Procès Merah : des notes secret-défense cachées à la justice et un appel au président de la République

JUSTICE - Christian Ballé-Andui a déposé ce lundi devant la cour d’assises spéciale où sont jugés Abdelkader Merah et Fettah Malki. Au cours de son témoignage, l’ancien-patron du renseignement intérieur toulousain a indiqué avoir donné une note dès le 15 mars 2012 à la DCRI, dans laquelle figurait le nom de Mohamed Merah. Il a par ailleurs indiqué que la direction centrale du renseignement intérieur imaginait recruter le tueur au scooter, un mois avant qu'il ne passe à l'action en mars 2012….

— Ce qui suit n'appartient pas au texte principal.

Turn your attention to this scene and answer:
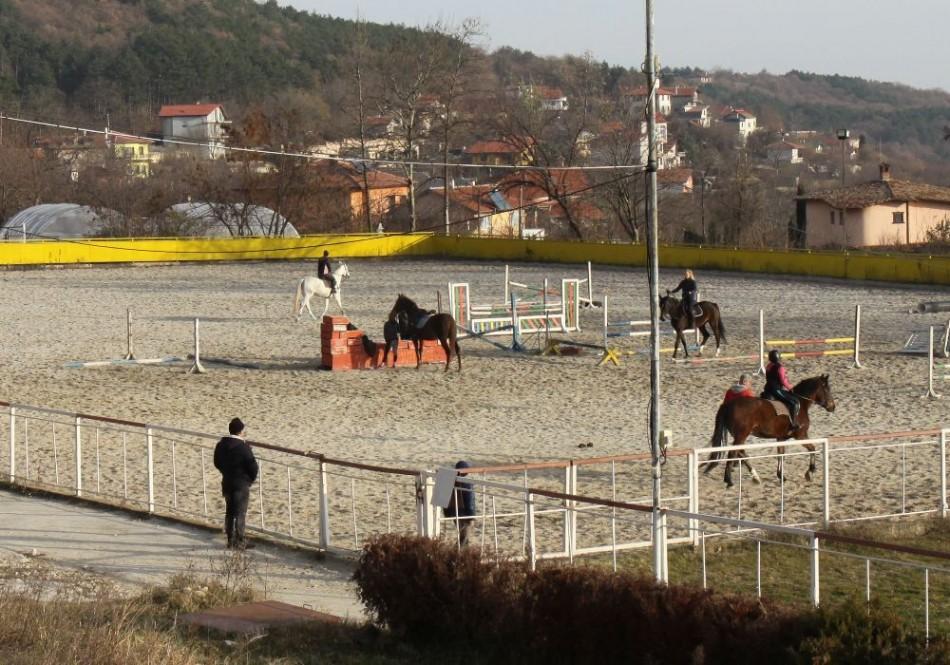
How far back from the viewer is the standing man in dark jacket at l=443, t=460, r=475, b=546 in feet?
38.5

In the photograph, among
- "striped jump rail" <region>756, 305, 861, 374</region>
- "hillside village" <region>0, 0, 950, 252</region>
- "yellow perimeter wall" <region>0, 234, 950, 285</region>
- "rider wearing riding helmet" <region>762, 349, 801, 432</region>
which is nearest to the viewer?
"rider wearing riding helmet" <region>762, 349, 801, 432</region>

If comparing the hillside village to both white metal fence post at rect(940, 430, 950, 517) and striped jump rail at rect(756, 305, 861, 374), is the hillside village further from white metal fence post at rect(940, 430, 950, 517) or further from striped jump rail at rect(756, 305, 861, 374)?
white metal fence post at rect(940, 430, 950, 517)

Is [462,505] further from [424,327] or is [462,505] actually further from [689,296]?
[689,296]

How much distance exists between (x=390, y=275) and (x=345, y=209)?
2337 centimetres

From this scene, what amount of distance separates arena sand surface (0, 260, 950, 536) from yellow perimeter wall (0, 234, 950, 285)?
1436mm

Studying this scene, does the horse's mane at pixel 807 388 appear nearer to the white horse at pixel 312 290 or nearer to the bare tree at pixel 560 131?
the white horse at pixel 312 290

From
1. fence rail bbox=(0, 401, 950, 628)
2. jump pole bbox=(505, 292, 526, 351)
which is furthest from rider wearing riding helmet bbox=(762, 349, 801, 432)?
jump pole bbox=(505, 292, 526, 351)

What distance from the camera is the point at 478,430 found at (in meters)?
19.6

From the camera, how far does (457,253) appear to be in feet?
169

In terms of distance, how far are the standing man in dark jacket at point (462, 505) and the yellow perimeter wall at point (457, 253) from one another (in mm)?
30050

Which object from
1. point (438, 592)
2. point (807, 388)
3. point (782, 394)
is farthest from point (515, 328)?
point (438, 592)

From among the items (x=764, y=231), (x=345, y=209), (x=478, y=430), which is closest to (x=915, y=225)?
(x=764, y=231)

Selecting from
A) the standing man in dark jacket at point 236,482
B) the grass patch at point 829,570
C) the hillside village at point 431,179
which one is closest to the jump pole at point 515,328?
the grass patch at point 829,570

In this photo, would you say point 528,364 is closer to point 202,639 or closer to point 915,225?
point 202,639
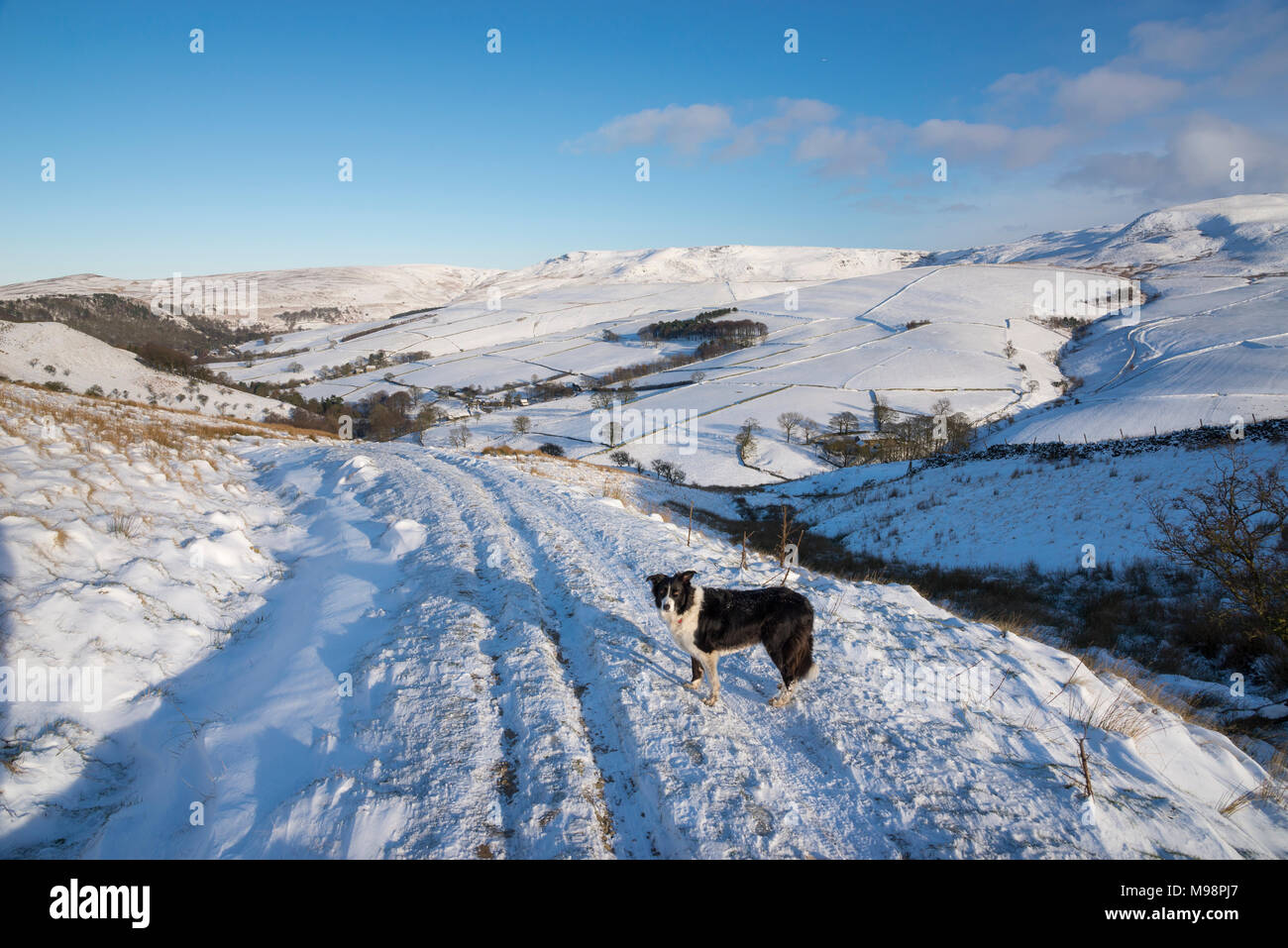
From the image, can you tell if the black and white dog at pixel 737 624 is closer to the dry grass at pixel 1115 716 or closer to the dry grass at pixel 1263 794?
the dry grass at pixel 1115 716

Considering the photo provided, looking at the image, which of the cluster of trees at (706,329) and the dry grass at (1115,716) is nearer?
the dry grass at (1115,716)

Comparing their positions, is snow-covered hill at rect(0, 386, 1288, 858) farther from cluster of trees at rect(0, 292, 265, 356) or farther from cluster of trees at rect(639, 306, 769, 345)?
cluster of trees at rect(0, 292, 265, 356)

Il était le témoin numéro 5. Il avait opté pour l’anonymisation. Ce lundi, tous ont salué le courage de cet homme sexagénaire qui est venu finalement déposer à la barre, visage découvert, et identité déclinée. Lui, c’est Christian Ballé-Andui, ancien patron du renseignement toulousain. Pendant plusieurs heures, cet homme aux cheveux poivre et sel, costume sombre, cravate et lunettes sur le nez, a expliqué comment en mars 2012, il avait tenté d’alerter la Direction centrale du renseignement intérieur (la DCRI est depuis devenue DGSI, pour Direction générale de la Sécurité intérieure), en vain. Personne ne l’a écouté. Pourtant, ses précieux conseils auraient sans doute évité la tuerie de l’école Ozar Hatorah, le 19 mars 2012. 

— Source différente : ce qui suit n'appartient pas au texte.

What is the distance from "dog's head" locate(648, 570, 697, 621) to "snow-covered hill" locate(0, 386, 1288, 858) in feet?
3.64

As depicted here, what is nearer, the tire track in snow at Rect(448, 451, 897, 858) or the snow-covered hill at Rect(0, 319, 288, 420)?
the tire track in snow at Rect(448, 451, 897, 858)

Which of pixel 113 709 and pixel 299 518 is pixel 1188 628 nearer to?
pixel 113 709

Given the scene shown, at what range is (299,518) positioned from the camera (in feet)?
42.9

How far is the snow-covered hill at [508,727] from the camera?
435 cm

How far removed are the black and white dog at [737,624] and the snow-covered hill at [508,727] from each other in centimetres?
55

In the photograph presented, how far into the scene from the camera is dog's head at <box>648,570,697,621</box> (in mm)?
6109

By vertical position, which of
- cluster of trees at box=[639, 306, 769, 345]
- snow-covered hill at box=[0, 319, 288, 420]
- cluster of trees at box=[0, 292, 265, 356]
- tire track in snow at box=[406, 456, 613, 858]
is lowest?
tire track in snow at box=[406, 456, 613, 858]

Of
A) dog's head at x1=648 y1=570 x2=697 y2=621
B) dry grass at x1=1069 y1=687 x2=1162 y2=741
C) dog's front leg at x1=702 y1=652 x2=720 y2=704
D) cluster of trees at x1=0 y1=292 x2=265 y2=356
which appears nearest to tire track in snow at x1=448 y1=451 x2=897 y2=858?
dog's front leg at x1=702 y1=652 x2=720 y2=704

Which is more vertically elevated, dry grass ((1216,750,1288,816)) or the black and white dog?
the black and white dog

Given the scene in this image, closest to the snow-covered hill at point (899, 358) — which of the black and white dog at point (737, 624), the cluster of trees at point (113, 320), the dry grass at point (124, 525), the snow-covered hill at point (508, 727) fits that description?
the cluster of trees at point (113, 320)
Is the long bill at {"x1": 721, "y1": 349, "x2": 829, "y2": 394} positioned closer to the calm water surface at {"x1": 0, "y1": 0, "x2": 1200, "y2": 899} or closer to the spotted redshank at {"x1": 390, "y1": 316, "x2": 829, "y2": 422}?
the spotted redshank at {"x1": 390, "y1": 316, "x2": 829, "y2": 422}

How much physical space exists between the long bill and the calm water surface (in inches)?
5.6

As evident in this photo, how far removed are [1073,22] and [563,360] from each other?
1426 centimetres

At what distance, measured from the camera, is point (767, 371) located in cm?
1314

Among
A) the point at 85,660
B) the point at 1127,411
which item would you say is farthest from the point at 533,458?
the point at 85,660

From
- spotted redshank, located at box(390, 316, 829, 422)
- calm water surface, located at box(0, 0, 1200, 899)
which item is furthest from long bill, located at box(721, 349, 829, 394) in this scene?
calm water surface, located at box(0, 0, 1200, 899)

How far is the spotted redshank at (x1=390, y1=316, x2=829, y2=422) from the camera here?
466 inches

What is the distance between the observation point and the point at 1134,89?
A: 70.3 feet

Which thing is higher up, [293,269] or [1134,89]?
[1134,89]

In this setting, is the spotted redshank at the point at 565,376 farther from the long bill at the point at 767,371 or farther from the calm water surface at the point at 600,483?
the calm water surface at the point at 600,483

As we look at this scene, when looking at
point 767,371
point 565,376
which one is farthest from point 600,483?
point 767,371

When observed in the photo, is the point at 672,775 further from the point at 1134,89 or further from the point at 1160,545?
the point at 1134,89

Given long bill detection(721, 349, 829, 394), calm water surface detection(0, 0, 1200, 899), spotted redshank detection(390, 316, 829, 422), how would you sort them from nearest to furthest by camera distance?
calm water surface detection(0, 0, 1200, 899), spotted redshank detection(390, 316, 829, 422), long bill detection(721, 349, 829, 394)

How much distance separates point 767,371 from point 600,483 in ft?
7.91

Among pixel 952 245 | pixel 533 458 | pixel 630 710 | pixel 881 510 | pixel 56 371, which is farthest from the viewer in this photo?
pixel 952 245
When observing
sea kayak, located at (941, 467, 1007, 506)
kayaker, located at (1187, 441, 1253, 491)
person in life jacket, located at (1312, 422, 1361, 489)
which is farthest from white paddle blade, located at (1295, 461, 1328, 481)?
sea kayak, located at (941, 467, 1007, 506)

"Mohamed Merah a un esprit ouvert, malin..."

Comme l’a rappelé le témoin à la barre ce lundi matin, Mohamed Merah, fiché S, avait fait l’objet d'une enquête après son arrestation le 22 novembre 2010 à Kandahar par la police afghane. A l’automne 2011, quand Mohamed Merah rentre du Pakistan, la DCRI avait voulu voir le jeune Toulousain pour parler de son parcours afghan. Un "débriefing" aura lieu le 14 novembre à Toulouse, en présence de Christian Ballé-Andui et "de deux experts parisiens". 

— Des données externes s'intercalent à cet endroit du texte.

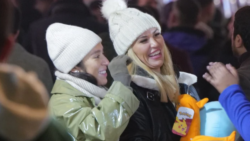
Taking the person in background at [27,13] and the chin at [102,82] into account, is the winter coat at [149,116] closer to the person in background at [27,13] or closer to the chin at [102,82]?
the chin at [102,82]

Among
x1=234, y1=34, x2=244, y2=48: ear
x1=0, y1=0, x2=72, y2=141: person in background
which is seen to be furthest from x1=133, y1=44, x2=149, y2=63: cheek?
x1=0, y1=0, x2=72, y2=141: person in background

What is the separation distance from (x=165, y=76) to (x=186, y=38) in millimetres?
253

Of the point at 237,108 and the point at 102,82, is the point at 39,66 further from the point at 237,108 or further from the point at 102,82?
the point at 237,108

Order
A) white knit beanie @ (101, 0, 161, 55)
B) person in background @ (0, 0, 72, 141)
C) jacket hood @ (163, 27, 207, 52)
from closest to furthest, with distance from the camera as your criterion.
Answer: person in background @ (0, 0, 72, 141), white knit beanie @ (101, 0, 161, 55), jacket hood @ (163, 27, 207, 52)

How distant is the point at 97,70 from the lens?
1259 mm

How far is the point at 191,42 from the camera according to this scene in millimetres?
1539

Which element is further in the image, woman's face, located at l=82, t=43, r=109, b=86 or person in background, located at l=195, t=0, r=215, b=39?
person in background, located at l=195, t=0, r=215, b=39

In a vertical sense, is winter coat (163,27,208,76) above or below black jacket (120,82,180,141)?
above

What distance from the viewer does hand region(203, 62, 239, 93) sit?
52.0 inches

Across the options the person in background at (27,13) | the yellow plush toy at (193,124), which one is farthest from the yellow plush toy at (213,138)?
the person in background at (27,13)

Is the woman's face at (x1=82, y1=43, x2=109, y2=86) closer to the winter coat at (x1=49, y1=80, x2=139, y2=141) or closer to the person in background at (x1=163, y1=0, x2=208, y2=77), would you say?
the winter coat at (x1=49, y1=80, x2=139, y2=141)

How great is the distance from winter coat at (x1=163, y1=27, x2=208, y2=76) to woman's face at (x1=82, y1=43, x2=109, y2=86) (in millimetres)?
346

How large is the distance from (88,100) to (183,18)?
23.6 inches

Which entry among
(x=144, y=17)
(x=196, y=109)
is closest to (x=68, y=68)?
(x=144, y=17)
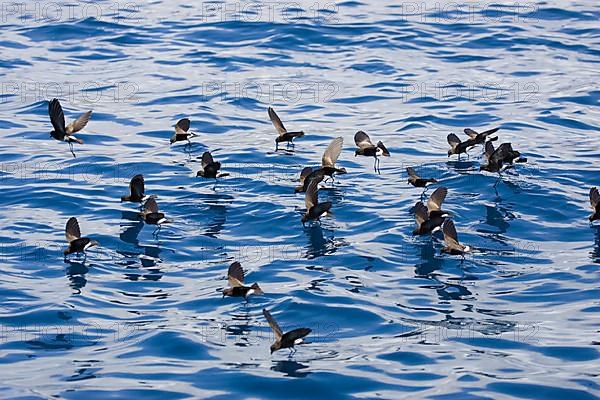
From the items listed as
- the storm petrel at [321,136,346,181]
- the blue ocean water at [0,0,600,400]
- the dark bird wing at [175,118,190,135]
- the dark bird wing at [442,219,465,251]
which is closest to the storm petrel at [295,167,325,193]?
the storm petrel at [321,136,346,181]

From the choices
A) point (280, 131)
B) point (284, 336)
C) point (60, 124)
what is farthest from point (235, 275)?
point (60, 124)

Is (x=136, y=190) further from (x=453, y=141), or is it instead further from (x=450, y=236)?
(x=453, y=141)

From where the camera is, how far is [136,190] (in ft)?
47.9

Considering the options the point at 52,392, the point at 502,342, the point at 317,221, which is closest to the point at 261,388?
the point at 52,392

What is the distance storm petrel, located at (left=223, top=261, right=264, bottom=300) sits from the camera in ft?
38.2

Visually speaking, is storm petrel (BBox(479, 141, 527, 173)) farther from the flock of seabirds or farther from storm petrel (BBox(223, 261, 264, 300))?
storm petrel (BBox(223, 261, 264, 300))

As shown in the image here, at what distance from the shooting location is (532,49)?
2380 cm

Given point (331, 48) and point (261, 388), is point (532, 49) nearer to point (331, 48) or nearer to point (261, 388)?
point (331, 48)

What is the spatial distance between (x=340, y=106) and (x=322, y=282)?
26.8 feet

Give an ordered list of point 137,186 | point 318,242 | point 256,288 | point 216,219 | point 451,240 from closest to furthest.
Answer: point 256,288 < point 451,240 < point 318,242 < point 137,186 < point 216,219

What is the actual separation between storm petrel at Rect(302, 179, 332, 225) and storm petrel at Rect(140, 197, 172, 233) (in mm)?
1870

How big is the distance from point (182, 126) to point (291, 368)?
7.73 m

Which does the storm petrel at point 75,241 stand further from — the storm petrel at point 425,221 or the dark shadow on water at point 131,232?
the storm petrel at point 425,221

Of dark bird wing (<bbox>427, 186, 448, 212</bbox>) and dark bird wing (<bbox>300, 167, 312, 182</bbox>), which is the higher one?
dark bird wing (<bbox>300, 167, 312, 182</bbox>)
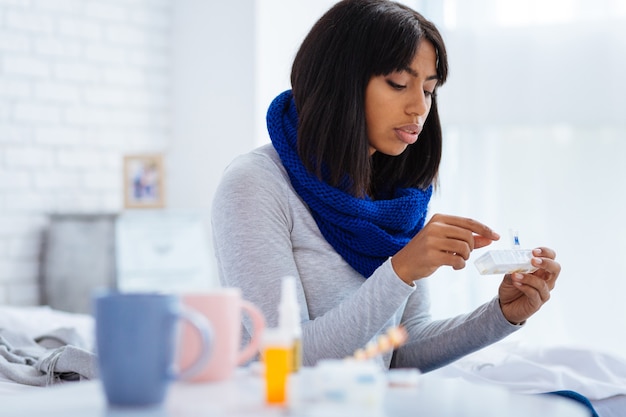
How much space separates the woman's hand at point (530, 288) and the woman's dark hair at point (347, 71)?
12.6 inches

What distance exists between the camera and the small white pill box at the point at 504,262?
1.22 m

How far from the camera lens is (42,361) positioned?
60.5 inches

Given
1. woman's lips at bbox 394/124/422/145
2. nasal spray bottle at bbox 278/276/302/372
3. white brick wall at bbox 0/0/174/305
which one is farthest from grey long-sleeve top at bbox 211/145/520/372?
white brick wall at bbox 0/0/174/305

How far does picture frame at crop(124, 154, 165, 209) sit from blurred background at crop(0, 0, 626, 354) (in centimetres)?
3

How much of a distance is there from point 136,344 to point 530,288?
0.82 meters

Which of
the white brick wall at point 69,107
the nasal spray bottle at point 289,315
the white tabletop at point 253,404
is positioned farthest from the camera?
the white brick wall at point 69,107

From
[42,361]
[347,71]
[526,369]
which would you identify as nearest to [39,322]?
[42,361]

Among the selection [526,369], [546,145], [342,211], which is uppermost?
[546,145]

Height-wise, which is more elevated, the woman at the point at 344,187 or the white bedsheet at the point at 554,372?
the woman at the point at 344,187

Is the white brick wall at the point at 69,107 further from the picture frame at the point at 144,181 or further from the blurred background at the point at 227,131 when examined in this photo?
the picture frame at the point at 144,181

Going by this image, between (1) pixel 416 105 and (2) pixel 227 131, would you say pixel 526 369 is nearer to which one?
(1) pixel 416 105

"Le caractère dangereux de Mohamed Merah n'est pas paru évident. Ces deux experts l’ont trouvé naturel", explique le policier à la barre. Après 2 h 30 d’entretien, les spécialistes repartent dans la capitale. La note d'expertise qu’ils promettent alors sera remise… trois mois plus tard, le 21 février 2012. Soit trois semaines à peine avant le premier assassinat commis par Mohamed Merah, celui d’Imad Ibn-Ziaten, le 11 mars 2012. 

Dans cette note, ils écrivent : "Mohamed Merah a un esprit ouvert, malin. Il n'entretient aucune relation avec un réseau terroriste, il a un profil voyageur". La note se conclut par une demande de vérification de la fiabilité de Merah. "C'est une approche de recrutement", explique l’ancien patron de la DRRI Toulouse. Lui s’oppose catégoriquement à ce que l’on fasse de Mohamed Merah un "indicateur" et "en ai fait part à sa hiérarchie". Dès juin 2011, Christian Ballé-Andui avait d'ailleurs demandé que soit "judiciariser le 'dossier Merah' (Mohamed)" mais la centrale avait refusé. 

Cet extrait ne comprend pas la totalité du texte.